En el estreno del "El Pan de la locura"
"El pan de la locura", de Carlos Gorostiza. Intérpretes: Gabo Correa, Osmar Núñez, Sergio Boris, Enrique Liporace, Ana María Picchio, Julieta Vallina, Alejandro Awada, Emiliano Dionisi, Leonardo Ramírez, Nya Quesada, Iván Moschner, Pablo Rinaldi, Pedro Ferraro. Coreografía: Diana Szeinblum. Iluminación: Matías Sendón. Música: Ulises Conti. Vestuario: Magda Banach. Escenografía: Oria Puppo. Asistencia de dirección: Silvia Contreras. Dirección: Luciano Suardi.
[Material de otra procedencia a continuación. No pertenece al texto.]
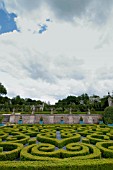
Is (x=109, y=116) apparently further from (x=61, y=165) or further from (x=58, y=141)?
(x=61, y=165)

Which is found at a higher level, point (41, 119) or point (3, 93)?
point (3, 93)

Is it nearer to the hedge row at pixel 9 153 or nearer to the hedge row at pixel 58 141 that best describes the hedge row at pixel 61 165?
the hedge row at pixel 9 153

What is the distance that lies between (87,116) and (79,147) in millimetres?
18962

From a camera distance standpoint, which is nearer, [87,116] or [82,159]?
[82,159]

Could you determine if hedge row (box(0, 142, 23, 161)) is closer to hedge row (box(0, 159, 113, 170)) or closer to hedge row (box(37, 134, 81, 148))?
hedge row (box(0, 159, 113, 170))

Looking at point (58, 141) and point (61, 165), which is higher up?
point (58, 141)

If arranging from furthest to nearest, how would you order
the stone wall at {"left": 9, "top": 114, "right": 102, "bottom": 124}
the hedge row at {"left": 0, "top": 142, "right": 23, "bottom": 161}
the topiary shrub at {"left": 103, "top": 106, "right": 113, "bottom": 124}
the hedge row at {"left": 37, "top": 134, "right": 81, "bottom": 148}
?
the stone wall at {"left": 9, "top": 114, "right": 102, "bottom": 124} → the topiary shrub at {"left": 103, "top": 106, "right": 113, "bottom": 124} → the hedge row at {"left": 37, "top": 134, "right": 81, "bottom": 148} → the hedge row at {"left": 0, "top": 142, "right": 23, "bottom": 161}

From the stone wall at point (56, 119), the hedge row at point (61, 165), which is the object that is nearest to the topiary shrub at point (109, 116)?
the stone wall at point (56, 119)

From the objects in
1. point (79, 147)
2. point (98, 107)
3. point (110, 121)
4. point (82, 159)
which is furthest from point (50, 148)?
point (98, 107)

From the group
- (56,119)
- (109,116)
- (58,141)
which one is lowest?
(58,141)

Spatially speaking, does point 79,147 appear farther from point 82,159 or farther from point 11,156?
point 11,156

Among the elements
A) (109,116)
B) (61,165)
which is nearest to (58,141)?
(61,165)

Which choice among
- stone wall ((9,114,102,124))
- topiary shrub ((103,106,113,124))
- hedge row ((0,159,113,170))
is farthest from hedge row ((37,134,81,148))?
stone wall ((9,114,102,124))

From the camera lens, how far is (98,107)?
3734 cm
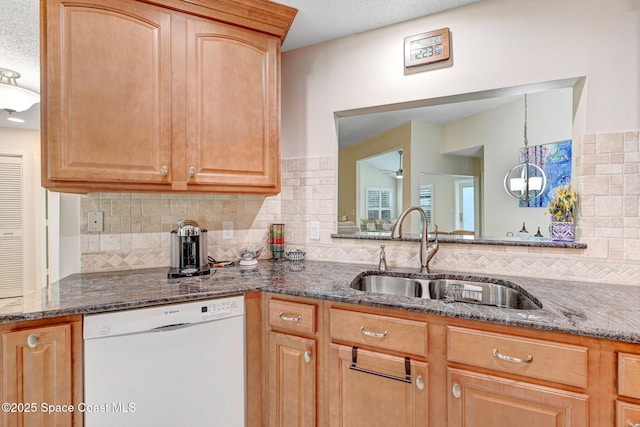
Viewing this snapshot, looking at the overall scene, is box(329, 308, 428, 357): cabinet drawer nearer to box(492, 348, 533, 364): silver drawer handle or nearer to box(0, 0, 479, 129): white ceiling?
box(492, 348, 533, 364): silver drawer handle

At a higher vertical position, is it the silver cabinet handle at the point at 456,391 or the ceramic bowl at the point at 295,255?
the ceramic bowl at the point at 295,255

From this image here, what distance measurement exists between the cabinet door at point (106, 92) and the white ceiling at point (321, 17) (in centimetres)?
61

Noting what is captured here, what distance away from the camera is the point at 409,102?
1.93 meters

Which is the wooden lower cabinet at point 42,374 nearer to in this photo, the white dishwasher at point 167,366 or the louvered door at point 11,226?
the white dishwasher at point 167,366

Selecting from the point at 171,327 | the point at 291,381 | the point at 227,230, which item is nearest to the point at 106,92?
the point at 227,230

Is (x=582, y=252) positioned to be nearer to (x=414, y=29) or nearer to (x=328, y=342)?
(x=328, y=342)

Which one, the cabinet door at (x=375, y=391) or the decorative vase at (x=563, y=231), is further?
the decorative vase at (x=563, y=231)

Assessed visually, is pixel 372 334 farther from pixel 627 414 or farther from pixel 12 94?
pixel 12 94

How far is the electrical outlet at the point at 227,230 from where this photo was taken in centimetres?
216

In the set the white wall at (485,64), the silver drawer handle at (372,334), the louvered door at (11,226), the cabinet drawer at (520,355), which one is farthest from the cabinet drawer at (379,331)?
the louvered door at (11,226)

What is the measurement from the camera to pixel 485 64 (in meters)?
1.73

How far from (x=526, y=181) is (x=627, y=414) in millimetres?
3351

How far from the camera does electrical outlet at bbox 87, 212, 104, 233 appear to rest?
1.80 metres

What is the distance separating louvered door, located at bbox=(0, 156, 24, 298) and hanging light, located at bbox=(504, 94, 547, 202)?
19.7 feet
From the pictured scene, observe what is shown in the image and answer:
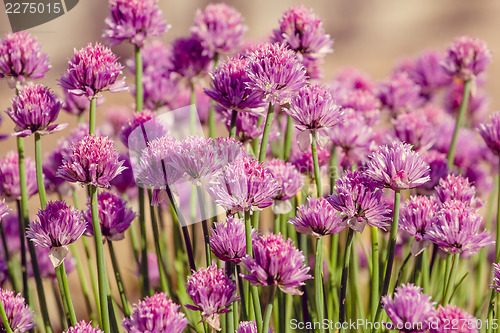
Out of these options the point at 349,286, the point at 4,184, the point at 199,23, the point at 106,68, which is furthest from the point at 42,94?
the point at 349,286

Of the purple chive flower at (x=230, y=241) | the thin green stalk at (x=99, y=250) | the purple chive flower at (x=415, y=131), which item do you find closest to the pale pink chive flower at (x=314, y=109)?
the purple chive flower at (x=230, y=241)

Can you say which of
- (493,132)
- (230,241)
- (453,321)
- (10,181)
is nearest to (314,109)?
(230,241)

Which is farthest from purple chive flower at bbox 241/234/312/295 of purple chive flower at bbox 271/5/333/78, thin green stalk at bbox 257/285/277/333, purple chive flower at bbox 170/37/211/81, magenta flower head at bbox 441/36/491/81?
magenta flower head at bbox 441/36/491/81

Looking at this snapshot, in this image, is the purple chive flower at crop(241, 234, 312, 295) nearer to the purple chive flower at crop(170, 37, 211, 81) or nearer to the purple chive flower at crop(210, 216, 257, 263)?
the purple chive flower at crop(210, 216, 257, 263)

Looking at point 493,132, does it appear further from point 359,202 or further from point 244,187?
point 244,187

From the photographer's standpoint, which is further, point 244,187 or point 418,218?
point 418,218

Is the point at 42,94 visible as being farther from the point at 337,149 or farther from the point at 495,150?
the point at 495,150
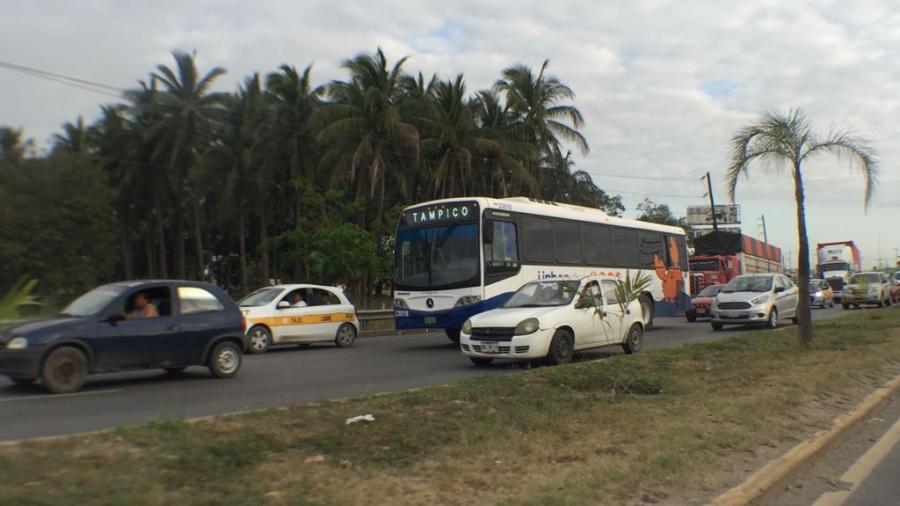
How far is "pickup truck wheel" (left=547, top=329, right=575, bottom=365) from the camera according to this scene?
1321 centimetres

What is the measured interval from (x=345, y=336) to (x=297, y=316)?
5.71ft

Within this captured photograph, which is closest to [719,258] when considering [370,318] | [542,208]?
[370,318]

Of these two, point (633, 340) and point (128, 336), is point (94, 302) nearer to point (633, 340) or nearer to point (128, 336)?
point (128, 336)

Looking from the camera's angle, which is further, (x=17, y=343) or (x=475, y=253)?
(x=475, y=253)

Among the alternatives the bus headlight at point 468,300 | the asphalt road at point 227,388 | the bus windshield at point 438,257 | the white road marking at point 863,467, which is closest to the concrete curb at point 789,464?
the white road marking at point 863,467

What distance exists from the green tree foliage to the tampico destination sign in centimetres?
1153

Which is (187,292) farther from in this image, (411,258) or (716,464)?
(716,464)

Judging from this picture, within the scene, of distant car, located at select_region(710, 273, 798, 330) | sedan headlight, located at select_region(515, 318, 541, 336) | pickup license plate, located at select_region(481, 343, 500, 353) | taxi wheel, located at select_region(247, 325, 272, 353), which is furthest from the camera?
distant car, located at select_region(710, 273, 798, 330)

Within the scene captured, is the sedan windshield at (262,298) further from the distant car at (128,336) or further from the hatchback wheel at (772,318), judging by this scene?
the hatchback wheel at (772,318)

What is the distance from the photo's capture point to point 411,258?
1838 centimetres

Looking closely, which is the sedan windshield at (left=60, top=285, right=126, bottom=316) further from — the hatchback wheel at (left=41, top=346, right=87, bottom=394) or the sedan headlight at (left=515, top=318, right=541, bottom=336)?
the sedan headlight at (left=515, top=318, right=541, bottom=336)

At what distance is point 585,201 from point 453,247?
145 ft

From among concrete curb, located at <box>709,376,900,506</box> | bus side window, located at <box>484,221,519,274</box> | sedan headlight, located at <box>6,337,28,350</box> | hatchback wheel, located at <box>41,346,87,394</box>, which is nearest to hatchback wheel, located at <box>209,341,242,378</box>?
hatchback wheel, located at <box>41,346,87,394</box>

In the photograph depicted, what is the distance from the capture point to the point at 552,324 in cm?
1320
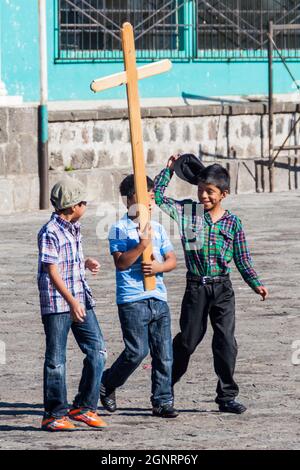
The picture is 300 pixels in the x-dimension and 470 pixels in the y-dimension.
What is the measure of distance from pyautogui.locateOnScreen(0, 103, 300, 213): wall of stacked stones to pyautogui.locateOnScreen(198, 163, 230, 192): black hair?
1002 cm

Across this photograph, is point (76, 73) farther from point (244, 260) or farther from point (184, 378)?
point (244, 260)

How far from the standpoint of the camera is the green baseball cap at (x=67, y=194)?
733cm

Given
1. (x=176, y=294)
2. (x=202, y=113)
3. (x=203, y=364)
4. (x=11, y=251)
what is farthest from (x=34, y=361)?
(x=202, y=113)

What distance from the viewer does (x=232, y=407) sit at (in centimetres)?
765

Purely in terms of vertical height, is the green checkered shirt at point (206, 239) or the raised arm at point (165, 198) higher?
the raised arm at point (165, 198)

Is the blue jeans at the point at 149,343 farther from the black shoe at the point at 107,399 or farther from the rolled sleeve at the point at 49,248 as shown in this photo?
the rolled sleeve at the point at 49,248

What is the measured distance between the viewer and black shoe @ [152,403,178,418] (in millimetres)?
7547

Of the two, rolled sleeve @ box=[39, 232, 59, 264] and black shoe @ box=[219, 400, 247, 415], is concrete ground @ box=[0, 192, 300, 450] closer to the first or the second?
black shoe @ box=[219, 400, 247, 415]

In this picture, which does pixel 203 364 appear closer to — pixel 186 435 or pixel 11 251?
pixel 186 435

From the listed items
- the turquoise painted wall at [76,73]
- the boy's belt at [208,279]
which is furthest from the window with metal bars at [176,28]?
the boy's belt at [208,279]

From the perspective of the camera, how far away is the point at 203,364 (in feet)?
29.3

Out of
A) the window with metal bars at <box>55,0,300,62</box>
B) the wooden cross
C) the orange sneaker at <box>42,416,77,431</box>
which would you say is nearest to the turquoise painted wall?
the window with metal bars at <box>55,0,300,62</box>

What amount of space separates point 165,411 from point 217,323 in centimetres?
56

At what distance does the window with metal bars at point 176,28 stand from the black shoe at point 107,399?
13.0 m
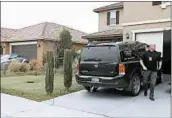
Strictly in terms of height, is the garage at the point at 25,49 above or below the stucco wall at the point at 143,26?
below

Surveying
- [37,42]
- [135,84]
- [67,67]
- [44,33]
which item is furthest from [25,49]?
[135,84]

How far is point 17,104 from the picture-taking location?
8.88 metres

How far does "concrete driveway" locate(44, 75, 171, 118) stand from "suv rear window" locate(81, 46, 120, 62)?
4.63 ft

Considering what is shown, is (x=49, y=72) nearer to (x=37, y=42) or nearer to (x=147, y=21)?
(x=147, y=21)

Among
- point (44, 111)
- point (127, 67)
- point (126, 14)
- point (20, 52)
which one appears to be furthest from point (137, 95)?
point (20, 52)

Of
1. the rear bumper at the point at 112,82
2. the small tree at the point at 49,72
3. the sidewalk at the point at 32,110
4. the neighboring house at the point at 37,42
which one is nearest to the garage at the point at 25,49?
the neighboring house at the point at 37,42

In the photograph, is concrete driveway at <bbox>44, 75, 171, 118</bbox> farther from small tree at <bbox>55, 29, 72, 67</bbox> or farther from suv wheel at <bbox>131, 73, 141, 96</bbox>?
small tree at <bbox>55, 29, 72, 67</bbox>

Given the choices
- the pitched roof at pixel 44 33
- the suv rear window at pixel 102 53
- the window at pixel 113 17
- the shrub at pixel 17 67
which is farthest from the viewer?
the pitched roof at pixel 44 33

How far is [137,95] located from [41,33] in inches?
701

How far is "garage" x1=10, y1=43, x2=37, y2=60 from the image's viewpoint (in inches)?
1010

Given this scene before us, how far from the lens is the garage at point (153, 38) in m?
13.3

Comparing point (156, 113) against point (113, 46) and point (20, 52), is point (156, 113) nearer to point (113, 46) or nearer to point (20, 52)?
point (113, 46)

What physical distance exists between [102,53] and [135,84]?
1.68m

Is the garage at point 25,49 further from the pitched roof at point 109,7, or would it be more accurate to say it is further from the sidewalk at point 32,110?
the sidewalk at point 32,110
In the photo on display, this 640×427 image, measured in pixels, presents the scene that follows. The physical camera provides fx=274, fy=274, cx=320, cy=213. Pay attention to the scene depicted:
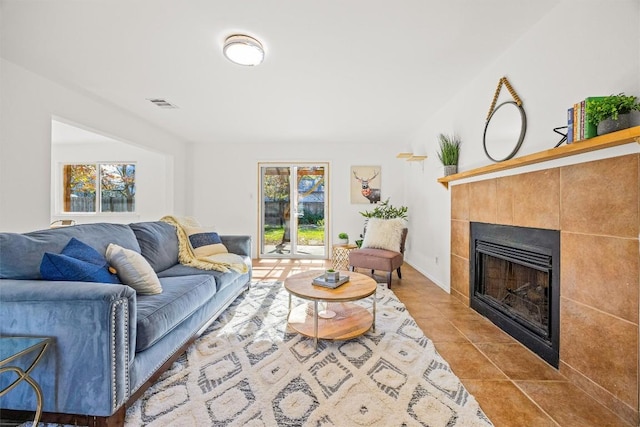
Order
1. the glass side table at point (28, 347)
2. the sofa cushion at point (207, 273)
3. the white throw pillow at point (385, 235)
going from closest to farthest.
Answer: the glass side table at point (28, 347) → the sofa cushion at point (207, 273) → the white throw pillow at point (385, 235)

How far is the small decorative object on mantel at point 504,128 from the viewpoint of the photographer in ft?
7.18

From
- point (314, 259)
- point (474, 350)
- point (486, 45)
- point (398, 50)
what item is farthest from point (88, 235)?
point (314, 259)

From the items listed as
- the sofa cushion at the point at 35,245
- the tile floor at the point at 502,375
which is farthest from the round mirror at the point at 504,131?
the sofa cushion at the point at 35,245

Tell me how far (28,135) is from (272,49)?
2557mm

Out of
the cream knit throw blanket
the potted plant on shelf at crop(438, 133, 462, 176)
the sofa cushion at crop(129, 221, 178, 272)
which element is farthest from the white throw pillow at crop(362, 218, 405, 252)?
the sofa cushion at crop(129, 221, 178, 272)

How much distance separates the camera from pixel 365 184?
221 inches

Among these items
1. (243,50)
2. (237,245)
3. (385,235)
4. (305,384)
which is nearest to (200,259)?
(237,245)

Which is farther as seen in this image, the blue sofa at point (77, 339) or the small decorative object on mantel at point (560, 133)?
the small decorative object on mantel at point (560, 133)

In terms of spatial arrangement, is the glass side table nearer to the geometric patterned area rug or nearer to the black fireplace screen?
the geometric patterned area rug

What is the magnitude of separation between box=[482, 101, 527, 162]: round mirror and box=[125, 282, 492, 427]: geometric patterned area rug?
5.58 ft

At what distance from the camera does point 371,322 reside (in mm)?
2283

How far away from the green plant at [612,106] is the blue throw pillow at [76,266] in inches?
113

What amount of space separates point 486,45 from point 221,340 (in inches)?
127

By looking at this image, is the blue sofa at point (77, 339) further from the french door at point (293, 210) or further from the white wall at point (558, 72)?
the french door at point (293, 210)
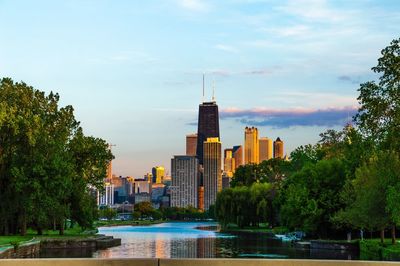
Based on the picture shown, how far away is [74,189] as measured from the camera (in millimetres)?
74562

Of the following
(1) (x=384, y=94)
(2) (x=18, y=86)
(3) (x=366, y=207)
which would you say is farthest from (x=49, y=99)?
(1) (x=384, y=94)

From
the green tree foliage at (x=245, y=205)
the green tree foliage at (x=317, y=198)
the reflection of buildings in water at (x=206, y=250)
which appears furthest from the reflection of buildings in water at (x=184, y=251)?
the green tree foliage at (x=245, y=205)

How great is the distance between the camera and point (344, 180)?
7356 centimetres

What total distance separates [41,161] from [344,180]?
109 ft

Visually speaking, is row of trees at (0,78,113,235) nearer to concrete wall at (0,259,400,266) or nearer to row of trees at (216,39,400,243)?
Result: row of trees at (216,39,400,243)

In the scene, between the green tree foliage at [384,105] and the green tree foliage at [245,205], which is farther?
the green tree foliage at [245,205]

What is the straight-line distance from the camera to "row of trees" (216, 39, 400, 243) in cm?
3956

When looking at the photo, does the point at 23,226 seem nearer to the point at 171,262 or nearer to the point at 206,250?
the point at 206,250

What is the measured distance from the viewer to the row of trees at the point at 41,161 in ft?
221

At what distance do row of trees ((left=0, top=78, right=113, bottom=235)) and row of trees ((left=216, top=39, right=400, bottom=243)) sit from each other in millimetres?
24036

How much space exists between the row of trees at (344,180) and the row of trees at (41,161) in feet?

En el teatro Regio.
Nuestra opinión: Bueno
La cuadra de una panadería fue el ámbito elegido por Carlos Gorostiza en 1958 -año del estreno de "El pan de la locura"- para hablar de algunas miserias humanas que, lamentablemente, no sólo pertenecen a una época particular, sino que, con el paso del tiempo, no han logrado superarse. En el espacio sombrío en el que se generan alimentos para las personas, otras personas - las que hacen una comida tan emblemática como el pan- aparecen atadas a unos destinos que han decidido aceptar por miedo, inseguridad, y esto les genera una profunda infelicidad. Una anécdota particular los despierta y algo nuevo aparece: la responsabilidad ante el otro y, fundamentalmente, ante ellos mismos.
Considerando el tiempo de su estreno, hoy la obra puede verse como un germen -muy vital, por cierto- que hablaba de la necesidad de encontrar una pequeña libertad que posibilitase seguridad y sobre todo entereza para enfrentar la vida con lo que uno tiene, con aquello que es y con aquello en lo que cree.
Hay algo muy interesante en el texto también: un joven es quien descubre la anécdota que movilizará la acción y hará caer muchos velos. El más libre, acaso, que repite citas bíblicas y aún arrastra a Mahoma en su discurso y lo deja latir en ese lugar donde los seres se han tornado patéticos, a fuerza de tanto aceptar una rutina que poco les posibilita desarrollar sus pensamientos.
Antonio y Juana, los protagonistas de "El pan de la locura", se estaban aproximando a los años 60 y seguramente habrán entrado en esa década con un poco de libertad y, sobre todo, con muchas esperanzas, porque estaban convencidos que el cambio iba a dar buenos réditos, por lo menos personales.
El director Luciano Suardi monta la obra cuidando su registro original. Un fuerte naturalismo se adueña del escenario del teatro Regio y por él transitan esos hombres y esas mujeres con una sana intención a cuestas: dar cuenta de un aspecto que caracterizaba a la sociedad de aquel tiempo. El fresco que consigue Suardi es sumamente atractivo por la expresividad de los personajes que moldea, por mantener un ritmo sostenido que hace que la acción progrese eficazmente y, sobre todo, porque en ese tránsito el espectador irá descubriendo -con preocupación, seguramente- que la historia no ha sido nada benévola con la Argentina, porque -confrontación de épocas mediante- quienes amasan pan y quienes deben controlar su calidad no lo hacen, tampoco hoy, con verdadera responsabilidad.
En lo actoral, el trabajo es bastante armónico en su concepción general. Cada uno de los intérpretes construye a su criatura desde un lugar muy sensible, valorizando sobre todo una serie de rasgos personales que posibilitan reconocerlos con mayor entereza. Alejandro Awada da vida a Antonio con una notable profundidad. Lleva la línea de la acción con gran seguridad y va descubriendo la conducta del personaje, en la relación con los otros, de manera muy natural y conmovedora.
En un rol más pequeño, aunque construido con igual seguridad, el patrón de Enrique Liporace deja una fuerte señal en la escena. También es intenso el trío que conforman Gabo Correa (Garufa), Osmar Núñez (Badoglio) y Sergio Boris (José). El Mateo de Emiliano Dionisi resulta muy entrañable; el joven actor demuestra buenos recursos interpretativos. El rol de Juana (Ana María Picchio) asoma algo desdibujado dentro de ese mundo masculino. Y esto es llamativo, ya que es la misma esposa del panadero quien, con su actitud, provoca parte del desenlace de la obra. Picchio construye a un ser demasiado pequeño, tal vez, que a la hora del desenlace no alcanza un verdadero dramatismo.
Los rubros técnicos - escenografía de Oria Puppo, vestuario de Magda Banach, iluminación de Matías Sendón- resultan de una muy fuerte presencia a la hora de completar una estética de potentes signos.